Data portability is still important. A 2026 paper in the International Journal of Industrial Organization describes portability as the right for consumers to obtain and reuse personal data across providers, with related regimes appearing in the EU, Australia, China, India, and California. That is a real policy direction.

But for personal insight products, the product question starts after the export.

If someone exports message history, financial data, health records, or account activity, the hard part is not always possession. It is interpretation. What is in here? What changed over time? Which parts matter? What can be safely ignored? What should be turned into a report, a timeline, a search index, or a decision?

This is where personal insight engines have a useful job. They can sit between raw portability and practical agency.

Not by claiming to own the truth about a person’s life. That would be too much. But by making private data legible enough that the person can ask better questions of it.

For Mimoto, message exports are a good example. The value is not that a person can technically obtain a file. The value is that the file can become searchable, reviewable, and explainable without requiring the person to become a database administrator for their own conversations.

That is a small distinction, but it changes the product brief.

A real personal data economy should not stop at access. It should care about usability. Otherwise, ownership becomes a receipt for something the person cannot actually use.

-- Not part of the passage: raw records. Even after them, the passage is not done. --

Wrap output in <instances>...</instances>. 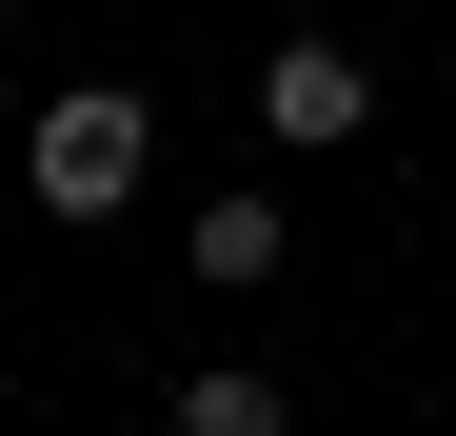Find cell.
<instances>
[{"label":"cell","instance_id":"obj_1","mask_svg":"<svg viewBox=\"0 0 456 436\" xmlns=\"http://www.w3.org/2000/svg\"><path fill=\"white\" fill-rule=\"evenodd\" d=\"M139 179H159V100H139V80H60L20 119V198L40 218H119Z\"/></svg>","mask_w":456,"mask_h":436},{"label":"cell","instance_id":"obj_4","mask_svg":"<svg viewBox=\"0 0 456 436\" xmlns=\"http://www.w3.org/2000/svg\"><path fill=\"white\" fill-rule=\"evenodd\" d=\"M159 436H297V377H258V357H199V377L159 397Z\"/></svg>","mask_w":456,"mask_h":436},{"label":"cell","instance_id":"obj_2","mask_svg":"<svg viewBox=\"0 0 456 436\" xmlns=\"http://www.w3.org/2000/svg\"><path fill=\"white\" fill-rule=\"evenodd\" d=\"M258 119L297 139V159H338V139H377V60H357V40H318V20H297V40L258 60Z\"/></svg>","mask_w":456,"mask_h":436},{"label":"cell","instance_id":"obj_3","mask_svg":"<svg viewBox=\"0 0 456 436\" xmlns=\"http://www.w3.org/2000/svg\"><path fill=\"white\" fill-rule=\"evenodd\" d=\"M179 258H199V298H258V278L297 258V218H278V198H199V218H179Z\"/></svg>","mask_w":456,"mask_h":436}]
</instances>
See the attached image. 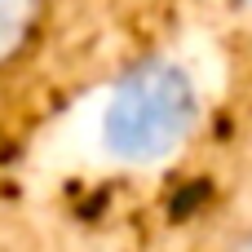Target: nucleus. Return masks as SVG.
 <instances>
[{"instance_id":"obj_4","label":"nucleus","mask_w":252,"mask_h":252,"mask_svg":"<svg viewBox=\"0 0 252 252\" xmlns=\"http://www.w3.org/2000/svg\"><path fill=\"white\" fill-rule=\"evenodd\" d=\"M235 4H239V9H248V13H252V0H235Z\"/></svg>"},{"instance_id":"obj_1","label":"nucleus","mask_w":252,"mask_h":252,"mask_svg":"<svg viewBox=\"0 0 252 252\" xmlns=\"http://www.w3.org/2000/svg\"><path fill=\"white\" fill-rule=\"evenodd\" d=\"M199 115V93L195 80L164 58L137 62L111 93L106 115H102V137L120 159H164L173 155Z\"/></svg>"},{"instance_id":"obj_2","label":"nucleus","mask_w":252,"mask_h":252,"mask_svg":"<svg viewBox=\"0 0 252 252\" xmlns=\"http://www.w3.org/2000/svg\"><path fill=\"white\" fill-rule=\"evenodd\" d=\"M49 0H0V75H9L40 40Z\"/></svg>"},{"instance_id":"obj_3","label":"nucleus","mask_w":252,"mask_h":252,"mask_svg":"<svg viewBox=\"0 0 252 252\" xmlns=\"http://www.w3.org/2000/svg\"><path fill=\"white\" fill-rule=\"evenodd\" d=\"M221 252H252V226H248V230H239V235H235Z\"/></svg>"}]
</instances>
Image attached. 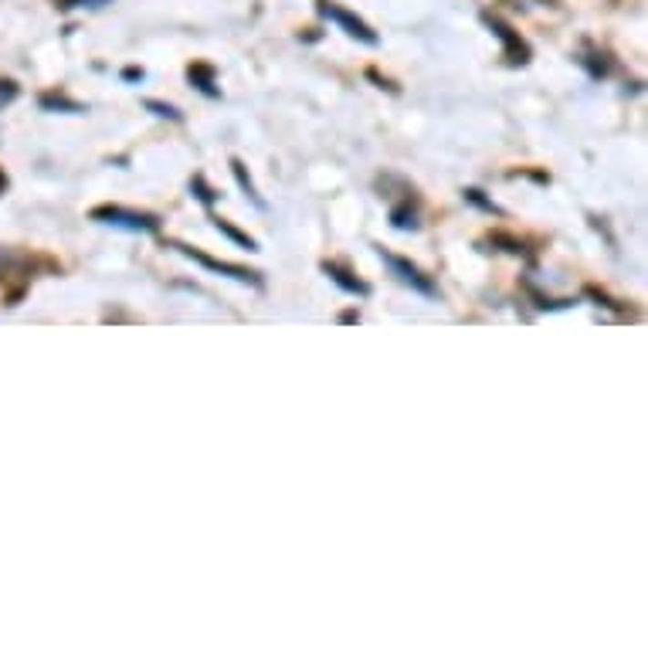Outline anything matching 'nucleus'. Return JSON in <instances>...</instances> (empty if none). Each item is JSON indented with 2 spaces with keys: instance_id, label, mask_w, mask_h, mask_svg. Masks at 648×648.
Returning a JSON list of instances; mask_svg holds the SVG:
<instances>
[{
  "instance_id": "f257e3e1",
  "label": "nucleus",
  "mask_w": 648,
  "mask_h": 648,
  "mask_svg": "<svg viewBox=\"0 0 648 648\" xmlns=\"http://www.w3.org/2000/svg\"><path fill=\"white\" fill-rule=\"evenodd\" d=\"M92 221L109 225V228H122V231H136V235H156L160 231V217L146 214V211H130L120 204H102L92 211Z\"/></svg>"
},
{
  "instance_id": "f03ea898",
  "label": "nucleus",
  "mask_w": 648,
  "mask_h": 648,
  "mask_svg": "<svg viewBox=\"0 0 648 648\" xmlns=\"http://www.w3.org/2000/svg\"><path fill=\"white\" fill-rule=\"evenodd\" d=\"M316 11H319V17H326V21H333V25L343 31V35H350L353 41H361V45H371V48H377L381 45V37H377V31H373L363 17H357V14H350L347 7H340L337 0H316Z\"/></svg>"
},
{
  "instance_id": "7ed1b4c3",
  "label": "nucleus",
  "mask_w": 648,
  "mask_h": 648,
  "mask_svg": "<svg viewBox=\"0 0 648 648\" xmlns=\"http://www.w3.org/2000/svg\"><path fill=\"white\" fill-rule=\"evenodd\" d=\"M170 248H173V252H181L183 258H191V262L204 265L207 272H217V276H225V278H235V282H241V286L262 288V276H258V272H252V268H245V265L217 262V258H211V255H204V252H197V248H187V245H181V241H170Z\"/></svg>"
},
{
  "instance_id": "20e7f679",
  "label": "nucleus",
  "mask_w": 648,
  "mask_h": 648,
  "mask_svg": "<svg viewBox=\"0 0 648 648\" xmlns=\"http://www.w3.org/2000/svg\"><path fill=\"white\" fill-rule=\"evenodd\" d=\"M377 255H381V262L391 268V276H394L401 286H408L411 292H418V296H424V299H434V296H438V286L421 272L418 265H411L408 258H397V255L384 252V248H377Z\"/></svg>"
},
{
  "instance_id": "39448f33",
  "label": "nucleus",
  "mask_w": 648,
  "mask_h": 648,
  "mask_svg": "<svg viewBox=\"0 0 648 648\" xmlns=\"http://www.w3.org/2000/svg\"><path fill=\"white\" fill-rule=\"evenodd\" d=\"M482 21H486V27L493 31L499 41H503V58H506V65H513V68H519V65H527L529 61V45L519 37V31H513V27L506 25L503 17H496V14H482Z\"/></svg>"
},
{
  "instance_id": "423d86ee",
  "label": "nucleus",
  "mask_w": 648,
  "mask_h": 648,
  "mask_svg": "<svg viewBox=\"0 0 648 648\" xmlns=\"http://www.w3.org/2000/svg\"><path fill=\"white\" fill-rule=\"evenodd\" d=\"M319 268H323V276L329 278V282H337V286L343 288L347 296H361V299H367V296H371V282H363L361 276H353V272H350V268H343L340 262H323Z\"/></svg>"
},
{
  "instance_id": "0eeeda50",
  "label": "nucleus",
  "mask_w": 648,
  "mask_h": 648,
  "mask_svg": "<svg viewBox=\"0 0 648 648\" xmlns=\"http://www.w3.org/2000/svg\"><path fill=\"white\" fill-rule=\"evenodd\" d=\"M187 82L207 99H221V89H217V72L214 65H204V61H193L191 68H187Z\"/></svg>"
},
{
  "instance_id": "6e6552de",
  "label": "nucleus",
  "mask_w": 648,
  "mask_h": 648,
  "mask_svg": "<svg viewBox=\"0 0 648 648\" xmlns=\"http://www.w3.org/2000/svg\"><path fill=\"white\" fill-rule=\"evenodd\" d=\"M391 225L397 231H418L421 228V211H418V197L414 191H408V197L401 204L391 207Z\"/></svg>"
},
{
  "instance_id": "1a4fd4ad",
  "label": "nucleus",
  "mask_w": 648,
  "mask_h": 648,
  "mask_svg": "<svg viewBox=\"0 0 648 648\" xmlns=\"http://www.w3.org/2000/svg\"><path fill=\"white\" fill-rule=\"evenodd\" d=\"M37 106L45 109V112H68V116H82V112H89V106L75 102V99H68L65 92H41Z\"/></svg>"
},
{
  "instance_id": "9d476101",
  "label": "nucleus",
  "mask_w": 648,
  "mask_h": 648,
  "mask_svg": "<svg viewBox=\"0 0 648 648\" xmlns=\"http://www.w3.org/2000/svg\"><path fill=\"white\" fill-rule=\"evenodd\" d=\"M231 173H235V181H238L241 191H245V197H248V201H252V204L258 207V211H265V207H268V204H265L262 197H258V191H255V181H252V177H248V167L241 163L238 156L231 160Z\"/></svg>"
},
{
  "instance_id": "9b49d317",
  "label": "nucleus",
  "mask_w": 648,
  "mask_h": 648,
  "mask_svg": "<svg viewBox=\"0 0 648 648\" xmlns=\"http://www.w3.org/2000/svg\"><path fill=\"white\" fill-rule=\"evenodd\" d=\"M211 225H214V228L221 231L225 238L235 241V245H241V248H248V252H258V245H255V238H248L245 231H238V228H235V225H231V221H225V217H211Z\"/></svg>"
},
{
  "instance_id": "f8f14e48",
  "label": "nucleus",
  "mask_w": 648,
  "mask_h": 648,
  "mask_svg": "<svg viewBox=\"0 0 648 648\" xmlns=\"http://www.w3.org/2000/svg\"><path fill=\"white\" fill-rule=\"evenodd\" d=\"M580 65L591 72V78H608L611 75V58L604 51H591L588 58H580Z\"/></svg>"
},
{
  "instance_id": "ddd939ff",
  "label": "nucleus",
  "mask_w": 648,
  "mask_h": 648,
  "mask_svg": "<svg viewBox=\"0 0 648 648\" xmlns=\"http://www.w3.org/2000/svg\"><path fill=\"white\" fill-rule=\"evenodd\" d=\"M191 193H193V197H197V201H201L204 207H214V204H217V197H221V193H217L214 187H211V183H207L204 177H201V173H197V177L191 181Z\"/></svg>"
},
{
  "instance_id": "4468645a",
  "label": "nucleus",
  "mask_w": 648,
  "mask_h": 648,
  "mask_svg": "<svg viewBox=\"0 0 648 648\" xmlns=\"http://www.w3.org/2000/svg\"><path fill=\"white\" fill-rule=\"evenodd\" d=\"M143 109H150L153 116H160V120H170V122H183V112L177 106H170V102H160V99H146Z\"/></svg>"
},
{
  "instance_id": "2eb2a0df",
  "label": "nucleus",
  "mask_w": 648,
  "mask_h": 648,
  "mask_svg": "<svg viewBox=\"0 0 648 648\" xmlns=\"http://www.w3.org/2000/svg\"><path fill=\"white\" fill-rule=\"evenodd\" d=\"M112 0H55L58 11H96V7H106Z\"/></svg>"
},
{
  "instance_id": "dca6fc26",
  "label": "nucleus",
  "mask_w": 648,
  "mask_h": 648,
  "mask_svg": "<svg viewBox=\"0 0 648 648\" xmlns=\"http://www.w3.org/2000/svg\"><path fill=\"white\" fill-rule=\"evenodd\" d=\"M462 197H465L468 204L482 207L486 214H503V211H499V207H496L493 201H486V197H482V191H472V187H468V191H462Z\"/></svg>"
},
{
  "instance_id": "f3484780",
  "label": "nucleus",
  "mask_w": 648,
  "mask_h": 648,
  "mask_svg": "<svg viewBox=\"0 0 648 648\" xmlns=\"http://www.w3.org/2000/svg\"><path fill=\"white\" fill-rule=\"evenodd\" d=\"M584 292H588V296H594V299H598V306H604V309H614V312H628V309H624V306H618V302H614V299H611V296H608V292H601V288L588 286V288H584Z\"/></svg>"
},
{
  "instance_id": "a211bd4d",
  "label": "nucleus",
  "mask_w": 648,
  "mask_h": 648,
  "mask_svg": "<svg viewBox=\"0 0 648 648\" xmlns=\"http://www.w3.org/2000/svg\"><path fill=\"white\" fill-rule=\"evenodd\" d=\"M14 99H17V85L11 78H0V106H11Z\"/></svg>"
},
{
  "instance_id": "6ab92c4d",
  "label": "nucleus",
  "mask_w": 648,
  "mask_h": 648,
  "mask_svg": "<svg viewBox=\"0 0 648 648\" xmlns=\"http://www.w3.org/2000/svg\"><path fill=\"white\" fill-rule=\"evenodd\" d=\"M146 72L143 68H136V65H130V68H122V82H143Z\"/></svg>"
},
{
  "instance_id": "aec40b11",
  "label": "nucleus",
  "mask_w": 648,
  "mask_h": 648,
  "mask_svg": "<svg viewBox=\"0 0 648 648\" xmlns=\"http://www.w3.org/2000/svg\"><path fill=\"white\" fill-rule=\"evenodd\" d=\"M367 78H373V82L381 85V89H387V92H397V85H391V82H387V78H381V75L373 72V68H371V72H367Z\"/></svg>"
},
{
  "instance_id": "412c9836",
  "label": "nucleus",
  "mask_w": 648,
  "mask_h": 648,
  "mask_svg": "<svg viewBox=\"0 0 648 648\" xmlns=\"http://www.w3.org/2000/svg\"><path fill=\"white\" fill-rule=\"evenodd\" d=\"M340 323H361V312H357V309L340 312Z\"/></svg>"
},
{
  "instance_id": "4be33fe9",
  "label": "nucleus",
  "mask_w": 648,
  "mask_h": 648,
  "mask_svg": "<svg viewBox=\"0 0 648 648\" xmlns=\"http://www.w3.org/2000/svg\"><path fill=\"white\" fill-rule=\"evenodd\" d=\"M4 187H7V177H4V173H0V191H4Z\"/></svg>"
}]
</instances>
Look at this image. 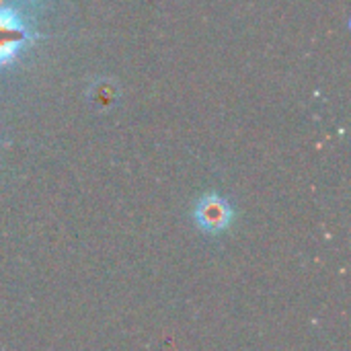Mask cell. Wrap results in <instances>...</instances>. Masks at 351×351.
I'll return each instance as SVG.
<instances>
[{
	"label": "cell",
	"mask_w": 351,
	"mask_h": 351,
	"mask_svg": "<svg viewBox=\"0 0 351 351\" xmlns=\"http://www.w3.org/2000/svg\"><path fill=\"white\" fill-rule=\"evenodd\" d=\"M33 41L35 31L14 8L0 0V70L14 64Z\"/></svg>",
	"instance_id": "6da1fadb"
},
{
	"label": "cell",
	"mask_w": 351,
	"mask_h": 351,
	"mask_svg": "<svg viewBox=\"0 0 351 351\" xmlns=\"http://www.w3.org/2000/svg\"><path fill=\"white\" fill-rule=\"evenodd\" d=\"M193 220L197 228L206 234H220L230 228L234 220V210L230 202L218 193H206L197 199L193 208Z\"/></svg>",
	"instance_id": "7a4b0ae2"
}]
</instances>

Someone exports a message archive because they need to review a difficult relationship, prepare notes for a lawyer, or understand how a group conversation changed over time. The export itself may be technically complete, but not useful. A usable layer turns it into searchable conversations, timelines, summaries, and source-linked reports so the person can inspect the material without manually decoding the archive.

Further reading: ScienceDirect, “Data Portability and the Collection of Personal Data” (2026).